Clearly, we know that people like to park near their destination.  Without getting too fancy, we assumed that there is an intrinsic affinity between a source of parking demand and a parking location that drops off as a function of the straight-line distance between them.  For the purposes of the prototype, we assumed that the affinity declines linearly for 100 meters, at which point it reaches zero and is zero for any parking spot further than 100 meters.

Drawing1-1

As  a simplifying model, we look at the additive demand of all businesses on each parking spot.  Is is a simplification because it does not account for the fact that once a parking spot is full, drivers will be forced to park further away.  Modeling this sort of interaction would require some interesting models akin to fluid flow.  For our simple model, we assume that the people parking for business X distribute their cars at parking spots in proportion to the desirability of the spots, as given by the above graph.

We can compute the total demand using at each spot using this view:


select supply.the_geom, supply.the_geom_webmercator,
 supply.address, demand.name as demand_name, demand.the_geom as demand_geom, supply.spaces, demand.cars as demand,
 100 - ST_Distance_sphere(supply.the_geom, demand.the_geom) as affinity
 from parking_supply as supply, parking_demand as demand
 where ST_Distance_sphere(supply.the_geom, demand.the_geom) < 100)
 

We can use spatial queries to implement this algorithm and get the expected vacancy at each parking address, based on the demand for rows marked with option = null.  The new condo is flagged as option = “1”

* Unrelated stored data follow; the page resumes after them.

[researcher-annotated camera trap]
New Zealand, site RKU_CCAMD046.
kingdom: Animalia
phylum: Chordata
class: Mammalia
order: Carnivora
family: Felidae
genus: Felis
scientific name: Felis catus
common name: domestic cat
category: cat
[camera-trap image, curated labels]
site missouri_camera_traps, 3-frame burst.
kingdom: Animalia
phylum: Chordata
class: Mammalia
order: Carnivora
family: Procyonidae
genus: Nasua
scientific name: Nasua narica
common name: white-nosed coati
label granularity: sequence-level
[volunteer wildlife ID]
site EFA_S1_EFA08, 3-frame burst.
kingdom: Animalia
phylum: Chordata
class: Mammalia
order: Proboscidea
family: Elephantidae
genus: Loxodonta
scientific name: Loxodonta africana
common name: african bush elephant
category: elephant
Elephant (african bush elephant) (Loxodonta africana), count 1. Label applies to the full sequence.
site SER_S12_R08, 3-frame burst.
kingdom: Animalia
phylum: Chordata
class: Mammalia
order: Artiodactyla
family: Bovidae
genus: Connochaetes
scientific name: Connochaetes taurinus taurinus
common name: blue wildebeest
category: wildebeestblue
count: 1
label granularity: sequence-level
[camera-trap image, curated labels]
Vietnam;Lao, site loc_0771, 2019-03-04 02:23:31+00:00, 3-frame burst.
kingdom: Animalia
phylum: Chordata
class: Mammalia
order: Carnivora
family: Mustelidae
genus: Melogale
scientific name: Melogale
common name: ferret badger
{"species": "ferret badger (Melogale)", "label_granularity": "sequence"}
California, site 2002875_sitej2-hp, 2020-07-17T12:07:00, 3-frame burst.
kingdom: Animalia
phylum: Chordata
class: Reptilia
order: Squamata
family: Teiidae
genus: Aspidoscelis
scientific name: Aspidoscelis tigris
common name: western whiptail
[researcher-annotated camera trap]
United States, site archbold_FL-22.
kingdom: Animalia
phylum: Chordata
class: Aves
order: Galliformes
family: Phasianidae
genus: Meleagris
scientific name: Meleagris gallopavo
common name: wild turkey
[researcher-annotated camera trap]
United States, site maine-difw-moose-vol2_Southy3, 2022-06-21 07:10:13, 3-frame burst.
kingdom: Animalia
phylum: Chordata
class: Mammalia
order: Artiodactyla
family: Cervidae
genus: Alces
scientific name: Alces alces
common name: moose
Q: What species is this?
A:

select s.the_geom, s.the_geom_webmercator, s.address, s.spaces,
 s.spaces - COALESCE((
 select s.spaces * sum( d.cars * (100 - ST_Distance_sphere(s.the_geom, d.the_geom) ) /
 -- total affinity for this row in parking_demand
 (select
 sum( s2.spaces * (100 - ST_Distance_sphere(s2.the_geom, d.the_geom) ) )
 from parking_supply as s2
 where ST_Distance_sphere(s2.the_geom, d.the_geom) < 100)
 )
 from parking_demand as d
 where ST_Distance_sphere(s.the_geom, d.the_geom) < 100
and (option is null)
 ),0) as vacancy
from parking_supply as s

We  saved this to a separate table called parking_vacancy and styled that with

/** bubble visualization */

#parking_vacancy{
 marker-fill: #FF5C00;
 marker-line-color: #FFF;
 marker-line-width: 2;
 marker-line-opacity: 1;
 marker-opacity: 0.9;
 marker-placement: point;
 marker-type: ellipse;
 marker-allow-overlap: true;
 marker-clip: false;
 marker-multi-policy: largest;
}

#parking_vacancy [ vacancy <= 1.5] {
 marker-fill: #00FF00;
}
#parking_vacancy [ vacancy <= 1.3] {
 marker-fill: #22DD00;
}
#parking_vacancy [ vacancy <= 1.1] {
 marker-fill: #44BB00;
}
#parking_vacancy [ vacancy <= 0.9] {
 marker-fill: #669900;
}
#parking_vacancy [ vacancy <= 0.7] {
 marker-fill: #887700;
}
#parking_vacancy [ vacancy <= 0.5] {
 marker-fill: #AA5500;
}
#parking_vacancy [ vacancy <= 0.3] {
 marker-fill: #CC3300;
}
#parking_vacancy [ vacancy <= 0.1] {
 marker-fill: #DD1100;
}
#parking_vacancy [ vacancy <= 0.0] {
 marker-fill: #FF0000;
}

With this styling, we got a nicely colored graph with green for fully vacant parking spots and red indicating spots with reduced vacancy.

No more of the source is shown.